++++ DATA EXCERPTS

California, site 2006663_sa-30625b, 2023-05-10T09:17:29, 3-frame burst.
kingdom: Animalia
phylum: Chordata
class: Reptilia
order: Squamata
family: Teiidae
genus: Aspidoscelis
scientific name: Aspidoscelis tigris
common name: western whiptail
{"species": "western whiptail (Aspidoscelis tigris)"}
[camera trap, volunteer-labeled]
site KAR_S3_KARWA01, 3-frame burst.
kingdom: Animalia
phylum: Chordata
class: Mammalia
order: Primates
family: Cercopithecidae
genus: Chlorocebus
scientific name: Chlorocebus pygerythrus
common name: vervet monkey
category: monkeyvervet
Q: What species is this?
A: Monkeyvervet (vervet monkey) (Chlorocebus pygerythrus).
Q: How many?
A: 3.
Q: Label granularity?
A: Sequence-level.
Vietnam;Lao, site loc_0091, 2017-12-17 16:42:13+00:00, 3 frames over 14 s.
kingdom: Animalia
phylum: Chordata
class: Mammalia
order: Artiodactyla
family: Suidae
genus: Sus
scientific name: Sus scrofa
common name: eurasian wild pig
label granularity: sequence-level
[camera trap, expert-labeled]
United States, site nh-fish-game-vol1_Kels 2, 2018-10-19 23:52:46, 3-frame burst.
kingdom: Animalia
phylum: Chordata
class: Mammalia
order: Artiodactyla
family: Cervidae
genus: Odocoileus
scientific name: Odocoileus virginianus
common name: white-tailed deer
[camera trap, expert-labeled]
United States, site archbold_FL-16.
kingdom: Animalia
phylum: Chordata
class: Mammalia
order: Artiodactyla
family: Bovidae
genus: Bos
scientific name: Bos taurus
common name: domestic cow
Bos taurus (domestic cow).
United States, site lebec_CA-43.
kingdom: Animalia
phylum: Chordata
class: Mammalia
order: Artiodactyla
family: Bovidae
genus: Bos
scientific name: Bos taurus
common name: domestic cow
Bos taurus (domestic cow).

++++++++

_WHAT THE TASK ASKS_: All lines holding the word "site" must be copied from the data.

_EXERCISE OUTPUT_:
California, site 2006663_sa-30625b, 2023-05-10T09:17:29, 3-frame burst.
site KAR_S3_KARWA01, 3-frame burst.
Vietnam;Lao, site loc_0091, 2017-12-17 16:42:13+00:00, 3 frames over 14 s.
United States, site nh-fish-game-vol1_Kels 2, 2018-10-19 23:52:46, 3-frame burst.
United States, site archbold_FL-16.
United States, site lebec_CA-43.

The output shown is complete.